Full Fine-Tuning vs. LoRA (PEFT) vs. Prompting: When to Use What
There’s no one-size-fits-all answer—your choice depends on model size, task complexity, data availability, latency, cost, and operational constraints. But here are some up-to-date heuristics:
Very large models (≈70B+ parameters)
- Start with prompting (zero-shot → few-shot). For many tasks, strong prompting and retrieval-augmented generation (RAG) are often enough.
- If prompting isn’t sufficient, try LoRA/PEFT. Adapter-based fine-tuning is the current industry standard for customizing large models.
- Full fine-tuning is generally unrealistic at this scale due to compute and deployment costs.
Mid-size models (≈7B–30B)
- Zero-shot may be hit or miss; few-shot is often workable for lightweight tasks.
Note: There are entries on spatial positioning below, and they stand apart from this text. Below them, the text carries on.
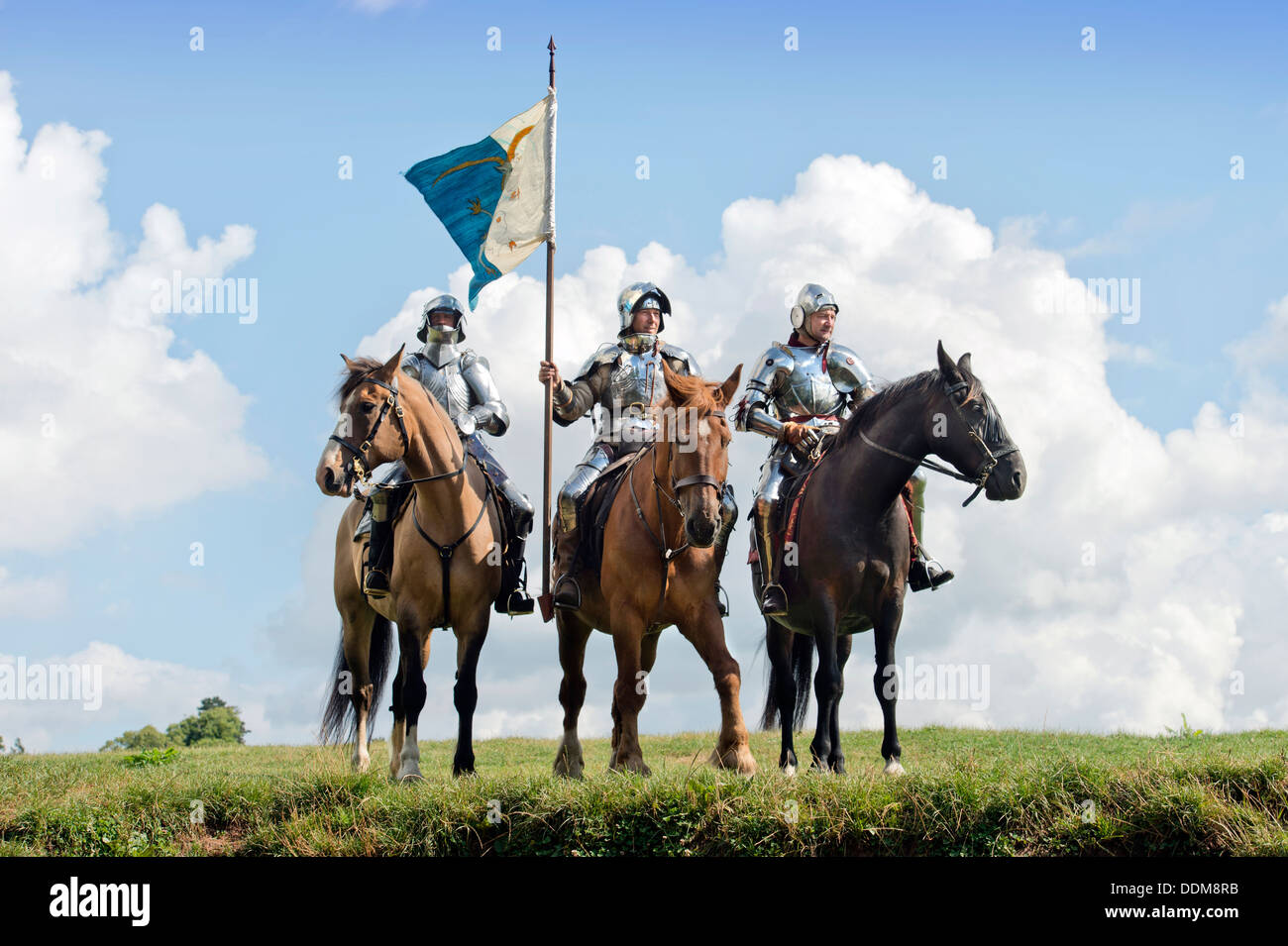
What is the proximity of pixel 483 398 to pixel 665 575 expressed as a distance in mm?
3467

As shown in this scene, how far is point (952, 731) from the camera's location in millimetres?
18375

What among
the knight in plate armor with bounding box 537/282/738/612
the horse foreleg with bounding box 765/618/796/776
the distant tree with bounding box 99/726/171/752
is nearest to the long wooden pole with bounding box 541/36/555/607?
the knight in plate armor with bounding box 537/282/738/612

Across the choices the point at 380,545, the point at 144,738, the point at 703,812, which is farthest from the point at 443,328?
the point at 144,738

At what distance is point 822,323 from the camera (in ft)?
43.0

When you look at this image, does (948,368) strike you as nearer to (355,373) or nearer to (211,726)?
(355,373)

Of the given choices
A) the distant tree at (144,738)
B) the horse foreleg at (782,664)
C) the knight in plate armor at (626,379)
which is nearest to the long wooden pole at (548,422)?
the knight in plate armor at (626,379)

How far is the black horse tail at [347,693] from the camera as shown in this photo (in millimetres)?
15211

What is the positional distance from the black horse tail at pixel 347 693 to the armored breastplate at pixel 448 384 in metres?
3.22

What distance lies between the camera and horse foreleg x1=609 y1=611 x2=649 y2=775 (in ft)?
35.8

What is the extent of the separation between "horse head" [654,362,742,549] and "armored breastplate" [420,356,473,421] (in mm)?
3442

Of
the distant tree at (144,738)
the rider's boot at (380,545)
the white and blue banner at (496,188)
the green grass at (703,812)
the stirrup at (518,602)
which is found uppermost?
the white and blue banner at (496,188)

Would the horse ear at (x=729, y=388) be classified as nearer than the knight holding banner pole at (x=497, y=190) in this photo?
Yes

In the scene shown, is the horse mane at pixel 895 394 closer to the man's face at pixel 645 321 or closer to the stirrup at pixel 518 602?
the man's face at pixel 645 321

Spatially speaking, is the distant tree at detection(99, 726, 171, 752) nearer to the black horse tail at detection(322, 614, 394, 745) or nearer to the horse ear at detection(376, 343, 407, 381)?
the black horse tail at detection(322, 614, 394, 745)
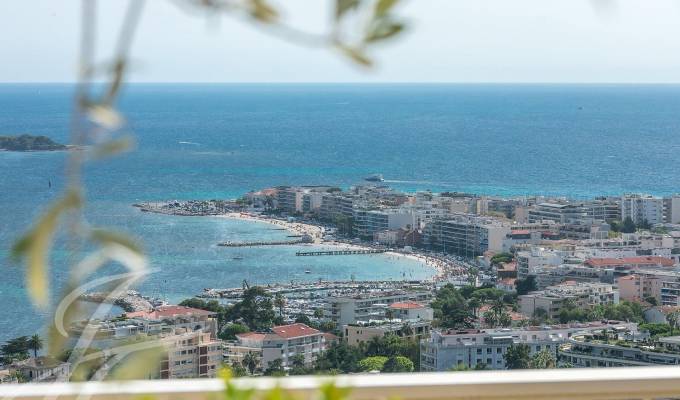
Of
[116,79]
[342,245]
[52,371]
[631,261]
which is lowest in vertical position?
[342,245]

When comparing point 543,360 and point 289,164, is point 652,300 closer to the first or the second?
point 543,360

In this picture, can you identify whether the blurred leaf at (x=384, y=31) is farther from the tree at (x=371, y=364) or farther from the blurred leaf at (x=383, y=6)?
the tree at (x=371, y=364)

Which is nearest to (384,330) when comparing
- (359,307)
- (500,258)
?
(359,307)

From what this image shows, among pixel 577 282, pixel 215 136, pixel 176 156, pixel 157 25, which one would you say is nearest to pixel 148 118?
pixel 215 136

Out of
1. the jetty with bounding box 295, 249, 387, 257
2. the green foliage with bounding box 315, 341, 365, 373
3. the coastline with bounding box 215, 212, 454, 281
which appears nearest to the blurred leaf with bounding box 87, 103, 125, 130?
the green foliage with bounding box 315, 341, 365, 373

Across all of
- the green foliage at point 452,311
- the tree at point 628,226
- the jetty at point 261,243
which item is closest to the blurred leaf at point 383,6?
the green foliage at point 452,311

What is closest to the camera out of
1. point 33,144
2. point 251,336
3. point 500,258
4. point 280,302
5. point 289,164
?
point 251,336

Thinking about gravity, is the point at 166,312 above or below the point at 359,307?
above
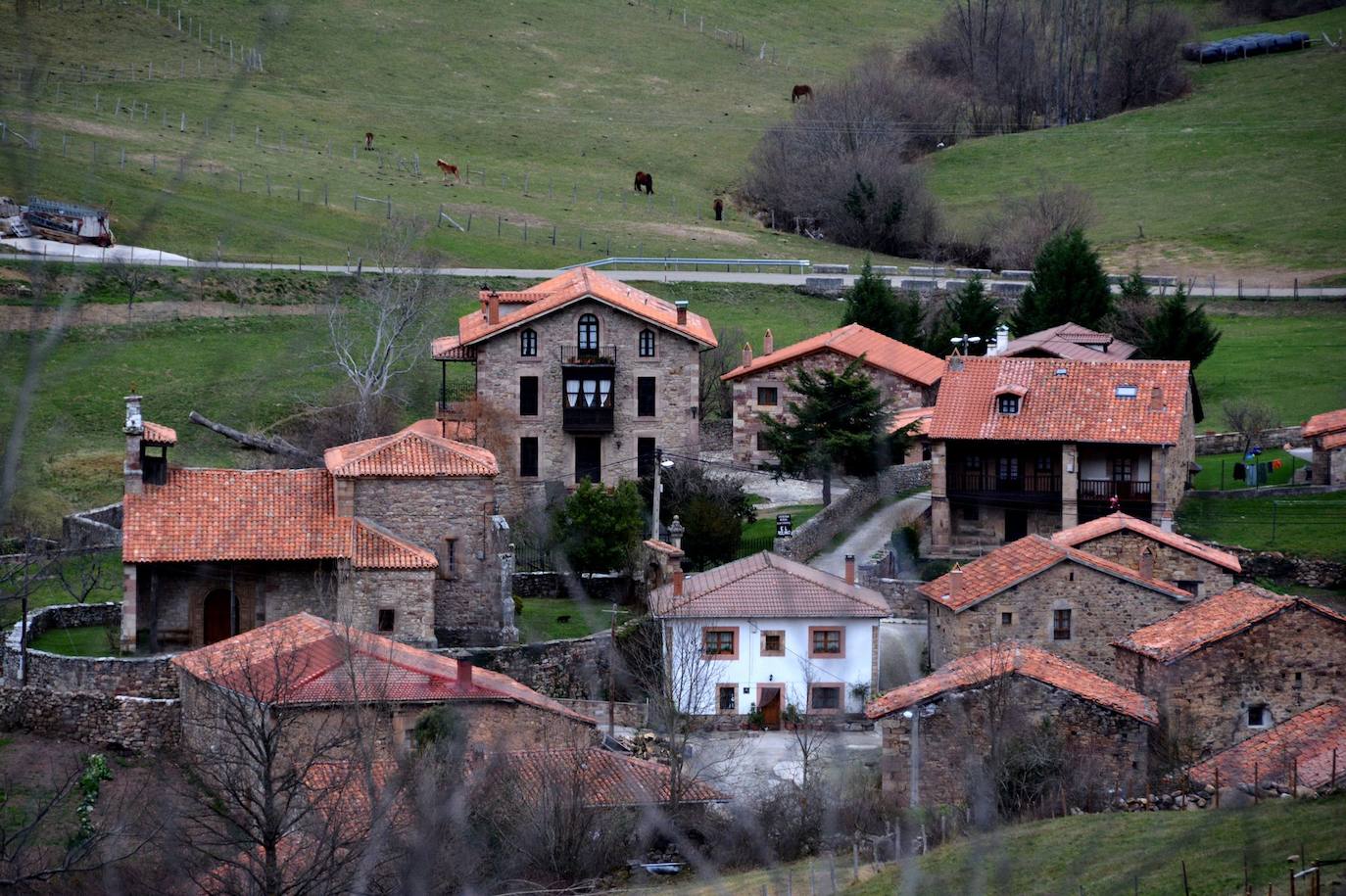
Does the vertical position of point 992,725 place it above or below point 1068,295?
below

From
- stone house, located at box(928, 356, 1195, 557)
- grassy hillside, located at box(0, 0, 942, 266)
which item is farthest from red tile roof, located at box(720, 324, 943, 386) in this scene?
grassy hillside, located at box(0, 0, 942, 266)

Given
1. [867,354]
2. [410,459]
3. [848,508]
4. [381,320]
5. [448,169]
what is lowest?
[848,508]

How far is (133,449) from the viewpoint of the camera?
108 feet

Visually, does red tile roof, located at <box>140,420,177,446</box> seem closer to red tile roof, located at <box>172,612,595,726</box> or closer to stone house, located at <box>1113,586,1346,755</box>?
red tile roof, located at <box>172,612,595,726</box>

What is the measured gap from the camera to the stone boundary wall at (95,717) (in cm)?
2870

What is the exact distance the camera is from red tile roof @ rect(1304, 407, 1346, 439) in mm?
42219

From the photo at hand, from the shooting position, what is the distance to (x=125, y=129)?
5753 cm

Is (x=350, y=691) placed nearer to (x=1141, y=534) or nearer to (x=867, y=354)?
(x=1141, y=534)

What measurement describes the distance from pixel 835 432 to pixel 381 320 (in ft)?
37.8

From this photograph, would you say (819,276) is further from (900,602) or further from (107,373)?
(900,602)

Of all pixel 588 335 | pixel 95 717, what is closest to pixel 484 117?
pixel 588 335

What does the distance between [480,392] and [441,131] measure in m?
44.9

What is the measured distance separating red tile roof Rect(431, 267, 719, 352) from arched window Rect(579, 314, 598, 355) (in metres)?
0.59

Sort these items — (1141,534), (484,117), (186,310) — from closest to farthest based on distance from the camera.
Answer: (1141,534), (186,310), (484,117)
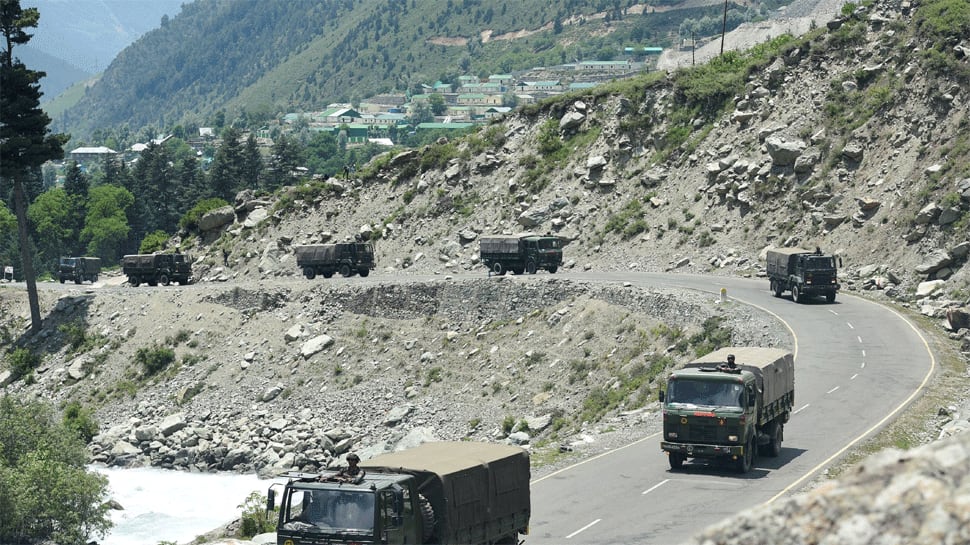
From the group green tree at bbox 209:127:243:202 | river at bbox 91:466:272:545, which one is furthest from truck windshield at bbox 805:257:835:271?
green tree at bbox 209:127:243:202

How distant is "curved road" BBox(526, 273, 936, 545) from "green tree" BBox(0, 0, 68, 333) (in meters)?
46.0

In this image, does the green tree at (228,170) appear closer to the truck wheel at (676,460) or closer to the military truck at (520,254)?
the military truck at (520,254)

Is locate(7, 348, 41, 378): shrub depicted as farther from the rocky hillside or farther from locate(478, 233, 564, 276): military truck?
locate(478, 233, 564, 276): military truck

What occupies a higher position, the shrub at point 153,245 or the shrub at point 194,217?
the shrub at point 194,217

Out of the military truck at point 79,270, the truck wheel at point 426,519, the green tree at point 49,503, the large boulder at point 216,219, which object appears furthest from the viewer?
the military truck at point 79,270

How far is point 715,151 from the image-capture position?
81812mm

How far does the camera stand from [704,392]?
2955 centimetres

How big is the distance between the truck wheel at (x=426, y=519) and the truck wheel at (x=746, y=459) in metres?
12.4

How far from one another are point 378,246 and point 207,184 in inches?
2319

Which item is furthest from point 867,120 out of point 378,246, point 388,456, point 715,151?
point 388,456

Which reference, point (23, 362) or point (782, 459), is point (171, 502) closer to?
point (782, 459)

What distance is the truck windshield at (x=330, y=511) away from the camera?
58.5 ft

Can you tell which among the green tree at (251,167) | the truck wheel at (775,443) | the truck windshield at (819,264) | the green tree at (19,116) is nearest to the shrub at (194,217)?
the green tree at (19,116)

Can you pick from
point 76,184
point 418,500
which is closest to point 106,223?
point 76,184
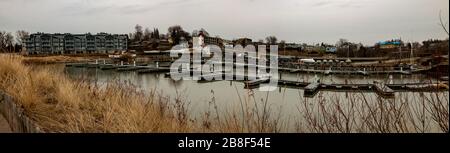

- LoRA/PEFT remains the most practical choice, balancing performance and efficiency.
- Full fine-tuning is technically possible on modern GPUs but still costly, especially if you need to serve multiple task-specific variants.
Small models (≈2B–7B)
- Few-shot prompting usually underperforms.
- Fine-tuning is essential to unlock usable quality.
- With current hardware, full fine-tuning is feasible at this scale, but LoRA (or QLoRA for memory efficiency) is often preferred for faster iteration and cheaper deployment. Remember: these are rules of thumb, not laws. Data quality, safety constraints, latency targets, serving budget, and your MLOps setup matter as much as parameter counts.
Wrapping Up
We covered:
- Why pre-training + fine-tuning outperformed training from scratch.
- How fine-tuning itself became expensive as base models grew.
- How PEFT, especially LoRA, slashed cost by training tiny adapters while keeping the base frozen.
- When to choose prompting vs. LoRA vs. full fine-tuning, and the trade-offs involved. As with most engineering choices, there’s no silver bullet. Choose the tool that fits the problem, the constraints, and the product you’re trying to build. If this post helped demystify the landscape—even a little—that’s a win.